Agaché el rostro. Recordé las manos firmes de José Luis apretándome los brazos.
—Eres una mujer hermosa y fuerte. No permitas que te haga esto. No te lo mereces.
Miré mi brazo con indiferencia.
—¿Vos decís por esto? Nah… estábamos jugando. Como verás, él es mucho más grandote que yo, y medio bruto… pero nada que ver. Por ahora no me golpea… ja.
Luciano sonrió, aunque sus ojos no creían ni una palabra.
—¿Puedo abrazarte? ¿O se van a enojar con vos?
—No hay drama. Somos amigos, ¿o no?
—Sí…
En ese instante… una sombra nos atravesó.
—Sabes qué… mejor no. No te enojes. Solo que… no sé.
—Está bien. No quieres que Ángel nos vea… ¿Verdad? Temes por su amor.
—No, es solo que…
—Está bien, te entiendo.
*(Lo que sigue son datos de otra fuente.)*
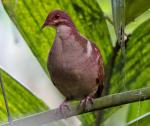 Ruddy Quail-Dove - Bird Species | Frinvelis jishebi | ფრინველის ჯიშები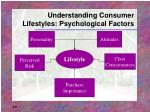 understanding consumer lifestyles psychological factors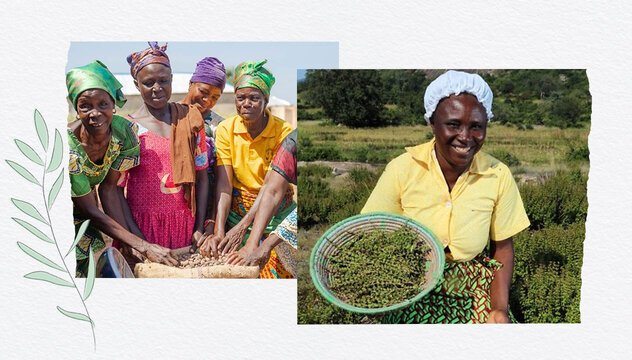 Our sustainable beauty journey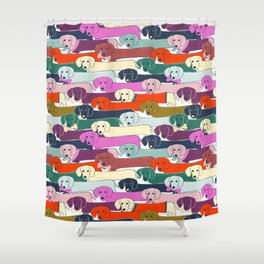 colored doggie pattern Shower Curtain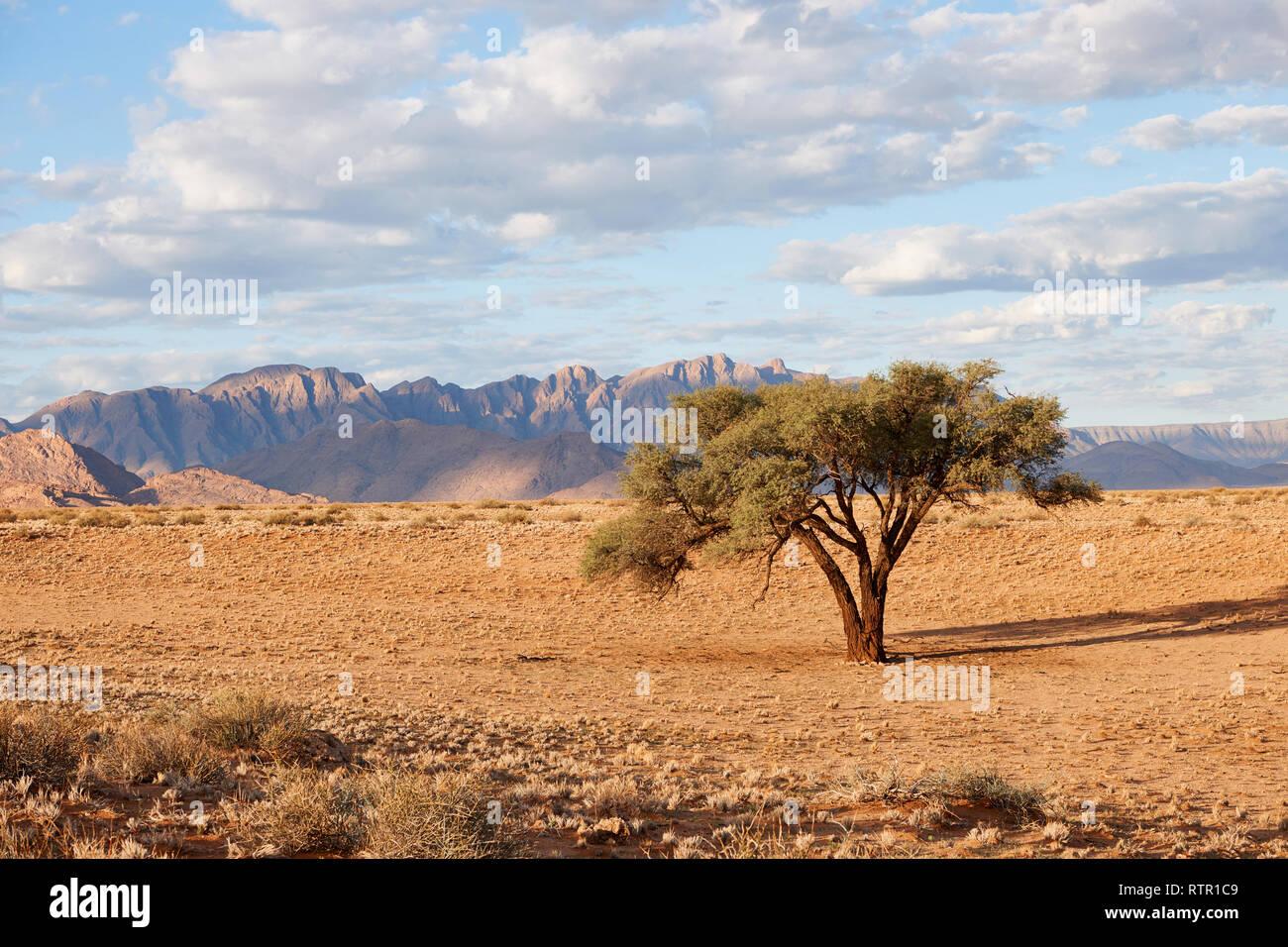 Namibian landscape with tree - Stock Image
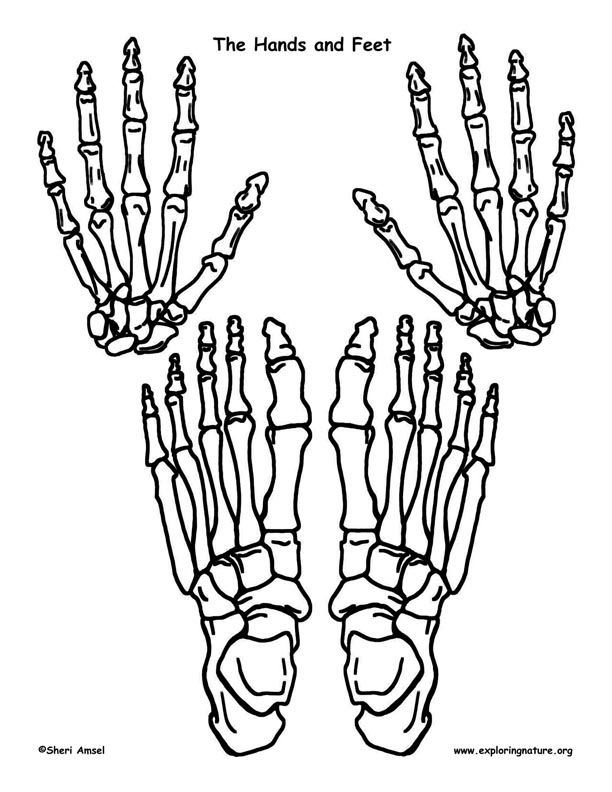 264 best projecte cos humà images on pinterest | the human body, Skeleton
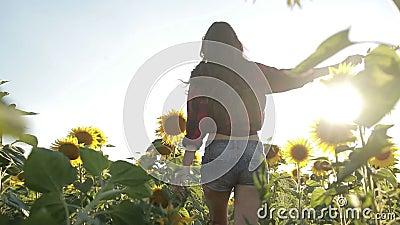 young woman running through sunflower field stock video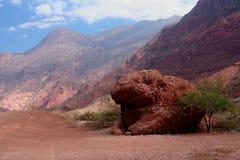 roccia a forma di animale nelle Ande Fotografia Stock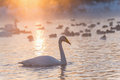 Swan lake fog winter sunset Royalty Free Stock Photo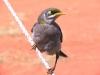 Yellow-Throated Miner, Watarrka Ntl Pk, NT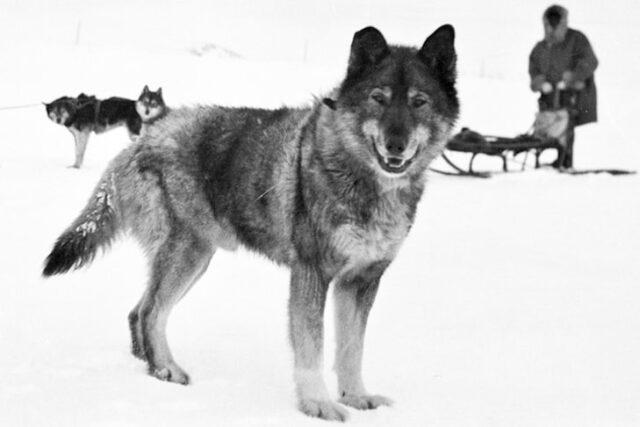 Togo dog in history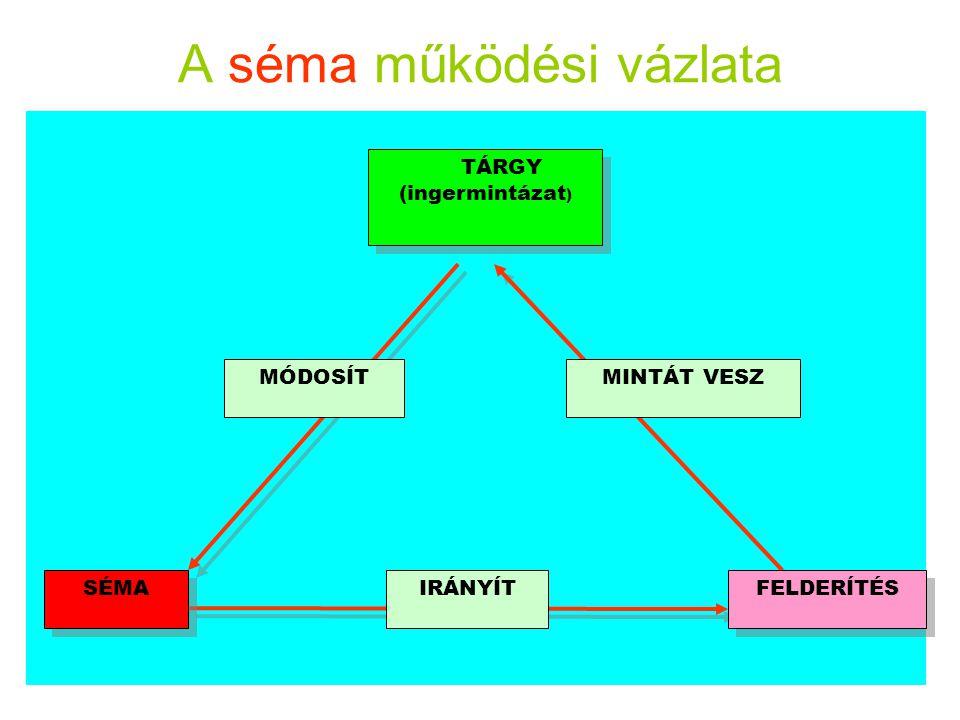 A séma működési vázlata SÉMA TÁRGY (ingermintázat ) TÁRGY (ingermintázat ) IRÁNYÍT MINTÁT VESZMÓDOSÍT FELDERÍTÉS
Eres muy especial. Tanto que me pareces imposible.
Me sentí mal. No sabía qué me pasaba. No lo entendía. Sentía que mi corazón… era de los dos. Raro. Ver a Ángel, tan cerca de mí, protegiéndome en todo… me era imposible no mirarlo con amor. Y Luciano… él era lo más especial que me había pasado en toda mi vida.
Llegamos a casa, retiramos el equipo y volvimos al barrio.